2011 and Ramon y Cajal, 1928); peripheral nerve injury models continue to yield important findings in the field (Ma et al., 2011 and Mantuano et al., 2011). The difference in perception between investigators studying central versus peripheral axonal regeneration can be amusing, as peripheral nerve investigators highlight the incompleteness and limitations in axonal regeneration after injury, whereas spinal cord investigators relish the day that growth of central axons will begin to approach the intrinsic capabilities of peripherally injured axons. As noted early in this monograph, there is also often a gulf in the use of the terms “growth,” “sprouting,” and “regeneration” as applied in the peripheral nerve literature and the CNS. A review of peripheral nerve models is beyond the scope of this Primer and interested readers are referred to recent reviews (Griffin et al., 2010 and Zochodne, 2012).

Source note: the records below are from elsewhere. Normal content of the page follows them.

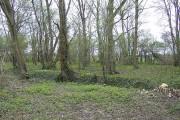 Crow's Nest Wood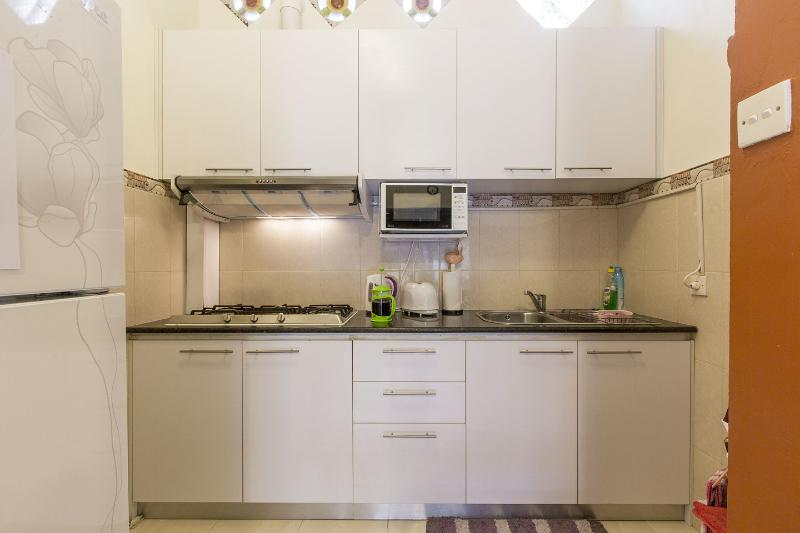 Western Kitchen. Fully equipped. Microwave, gas-stove, big fridge, freezer, toaster, kettle  etc..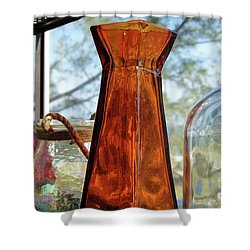 Thru The Looking Glass 1 Shower Curtain by Megan Cohen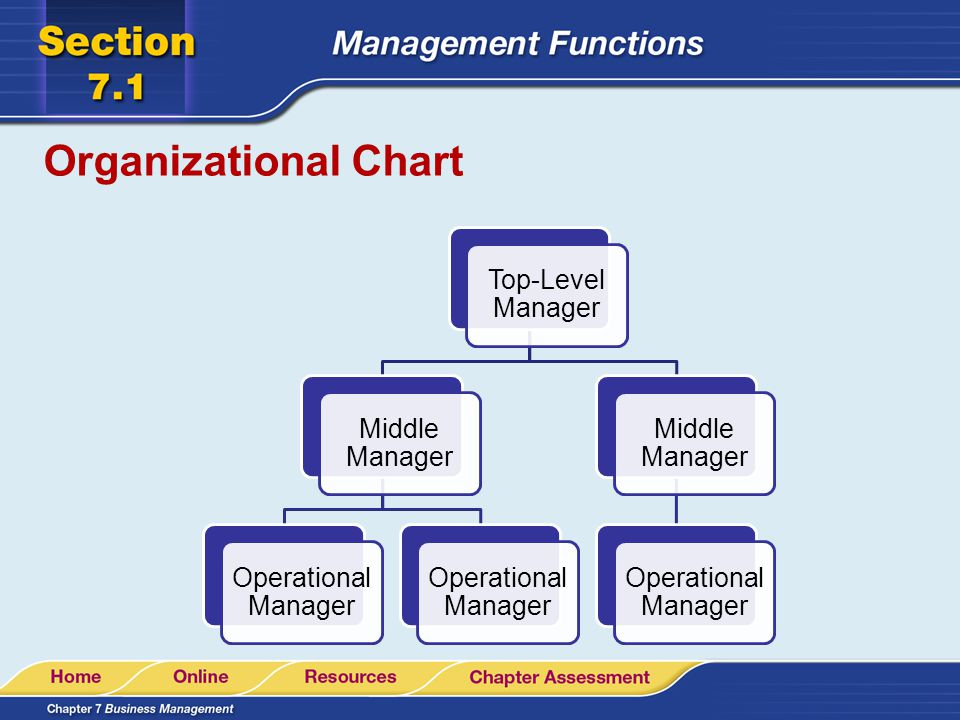 Organizational Chart Top-Level Manager Middle Manager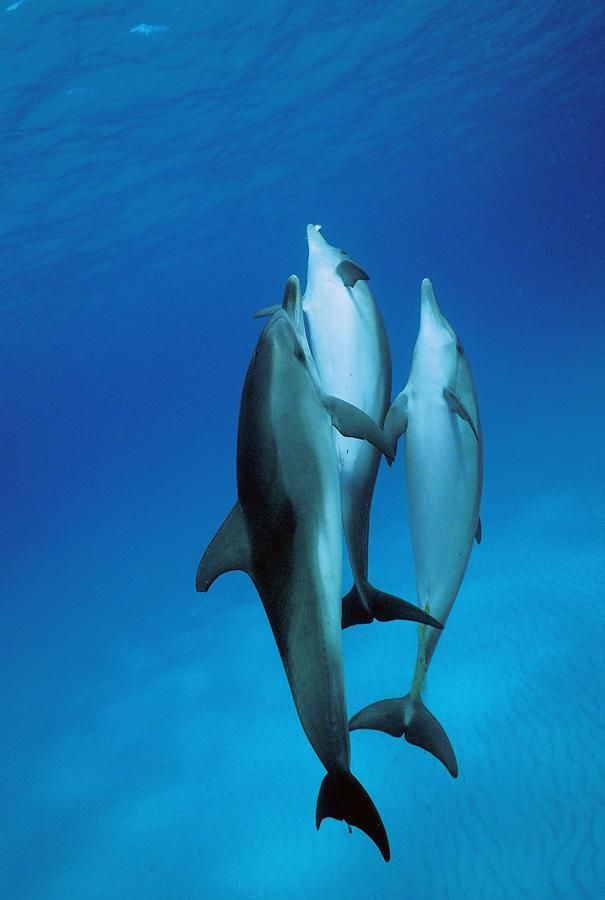 Atlantic Spotted Dolphin Juveniles Photograph by Hiroya Minakuchi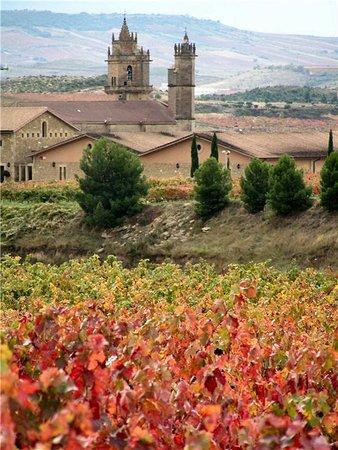 Elciego, Spania: Bodegas Murua y Viñedos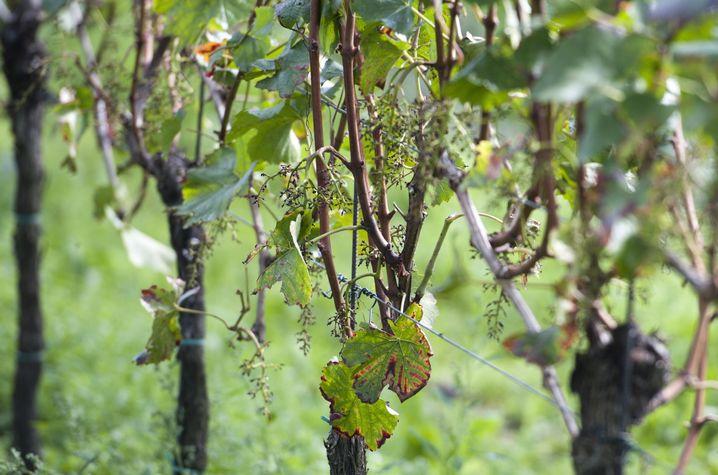 Alles abgepflückt: Unbekannte stahlen Weintrauben im Wert von über 100.000 Euro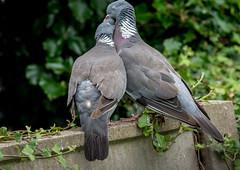 DSC4272  Lovebirds! (jefflack Wildlife&Nature) Tags: woodpigeon pigeon pigeons birds avian wildlife wildbirds woodlands farmland forest fields countryside parks nature slimbridge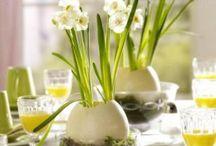 Frühlingsdeko / Spring Decorations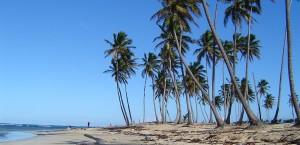 Wolkenloser Himmel am Strand der Dominikanischen Republik in Dominikanische Republik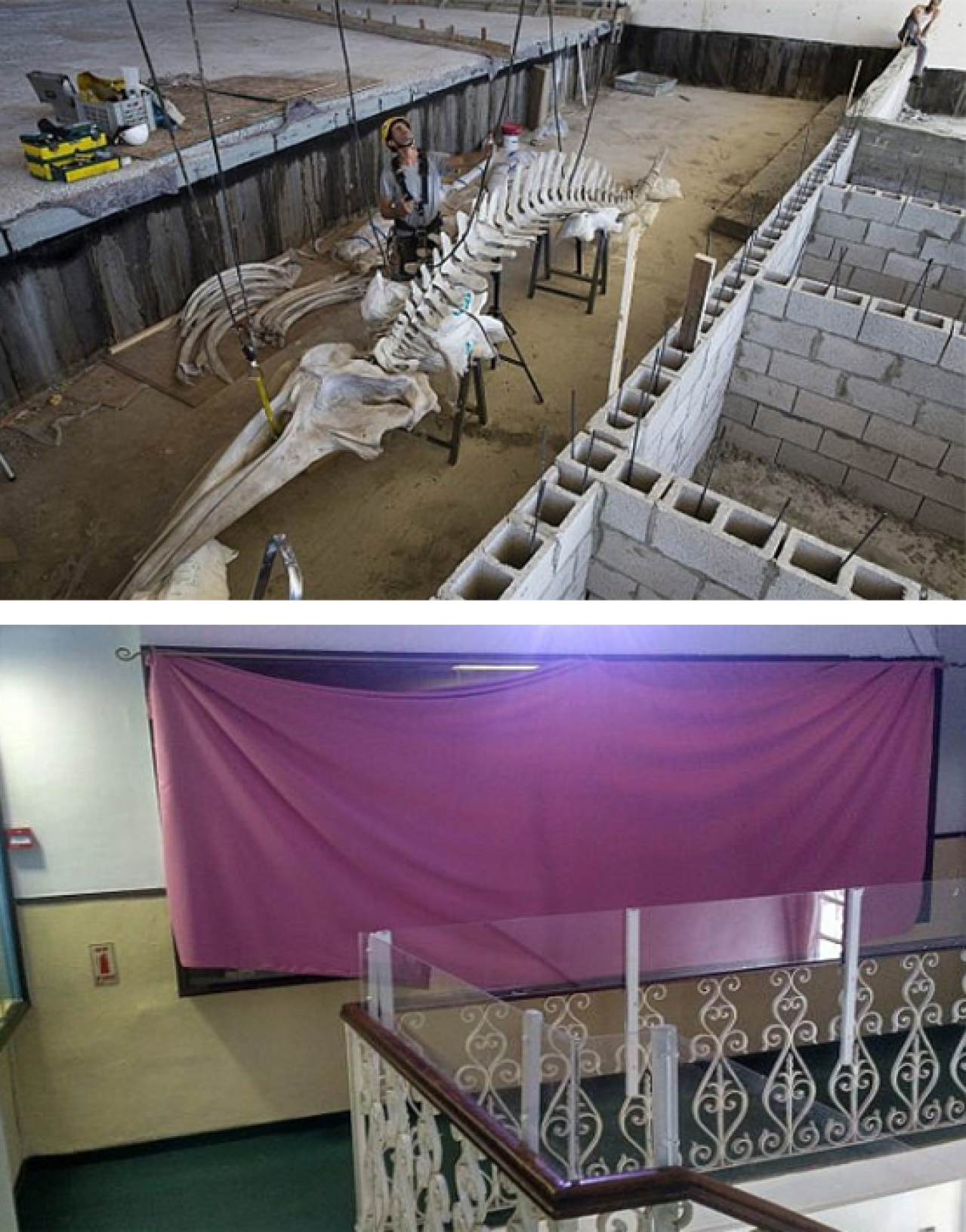 (Top) Work in progress at the Steinhardt Museum of Natural History in Tel Aviv: Whale skeleton replica getting prepared. (Bottom) Science under veil: Exhibit on human evolution kept under shroud at the Biblical Museum of Natural History, Beit Shemesh,Jerusalem.  Pictures Courtesy: 'Times of Israel'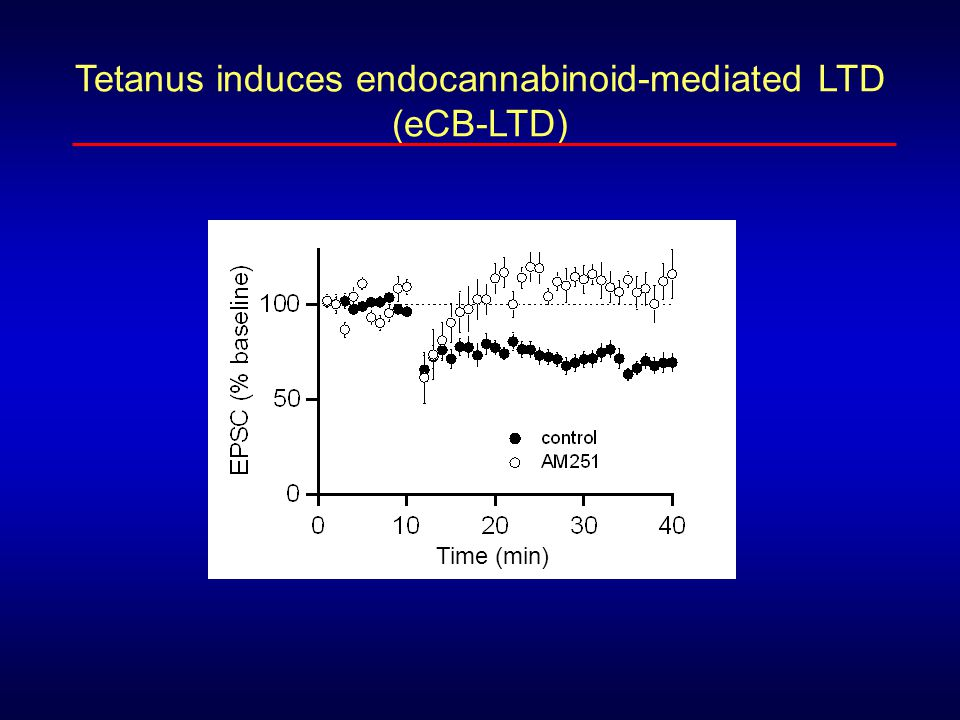 Tetanus induces endocannabinoid-mediated LTD
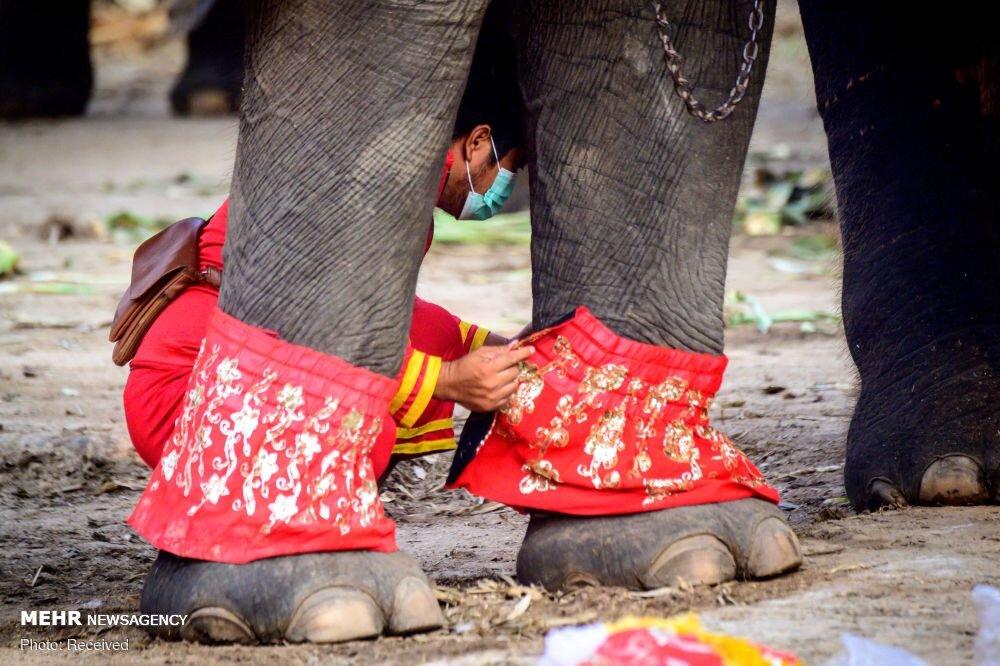 روز ملی فیل ها در تایلند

Furthermore, the protein level of synaptophysin, a cargo of KIF1A, was also increased in BDNF-treated neurons (BDNF-treated/nontreated ratio: 1.20 ± 0.04, p = 0.0077, two-tailed t test) ( Figure S4B), consistent

with previous reports ( Suzuki et al., 2007). In all experiments, there were no changes in KIF5B levels among groups ( Figures 4A–4C). In contrast to cultured neurons, no significant increase in KIF1A levels was observed in BDNF-treated astrocytes, compared with nontreated astrocytes (BDNF-treated/nontreated ratio: 1.05 ± 0.07, p = 0.5958, two-tailed t test) ( Figure S4C), suggesting that BDNF enhances KIF1A levels in neurons rather than in glial cells. Next, to study the possible effects of BDNF on KIF1A-mediated axonal transport, we analyzed the transport of synaptophysin-containing vesicles by live imaging. Time-lapse recordings revealed that the frequency of anterogradely selleck screening library transported vesicles was significantly increased in BDNF-treated neurons (nontreated versus BDNF-treated [vesicles/min]: 3.03 ± 0.34 versus 4.33 ± 0.41, p = 0.0193, two-tailed

t test) (Figures 4E and 4F and Movie S1), while the velocity was not affected (nontreated FK228 order versus BDNF-treated [μm/s]: 0.91 ± 0.06 versus 0.94 ± 0.05, p = 0.7054, two-tailed t test) (Figure 4G). In retrograde transport, there were no significant differences between BDNF-treated and nontreated neurons (nontreated versus BDNF-treated: frequency [vesicles/min], 2.23 ± 0.27 versus 2.40 ± 0.32, p = 0.6929; velocity [μm/s], 0.92 ± 0.07 versus 0.87 ± 0.05, p = 0.5804, two-tailed t test) (Figures 4F and 4G). These results suggest that BDNF augments KIF1A-mediated cargo transport by increasing the levels of KIF1A in neurons. BDNF regulates synaptic plasticity and promotes synapse formation in vivo and in vitro (Bramham and Messaoudi, 2005, Bamji et al., 2006 and Suzuki et al., 2007); therefore, to directly examine

the role of KIF1A in BDNF-induced synaptogenesis, we performed immunocytochemistry using Kif1a+/− and Kif1a−/− hippocampal neurons, with or without BDNF treatment. We quantified the densities of synaptophysin-positive puncta ( Figure 5A), PSD-95-positive puncta ( Figure 5B), and synaptophysin/PSD-95-double-positive Non-specific serine/threonine protein kinase puncta ( Figure 5C) along dendrites. BDNF treatment significantly increased the densities of synaptophysin-positive puncta (nontreated versus BDNF-treated [per 10 μm]: 1.38 ± 0.09 versus 2.32 ± 0.10, p < 0.0001, two-tailed t test) ( Figure 5D), PSD-95-positive puncta (0.96 ± 0.06 versus 1.44 ± 0.08, p < 0.0001, two-tailed t test) ( Figure 5E), and double-positive puncta (0.90 ± 0.06 versus 1.25 ± 0.09, p = 0.0026, two-tailed t test) ( Figure 5F) in wild-type neurons, as previously described ( Bamji et al., 2006 and Suzuki et al., 2007).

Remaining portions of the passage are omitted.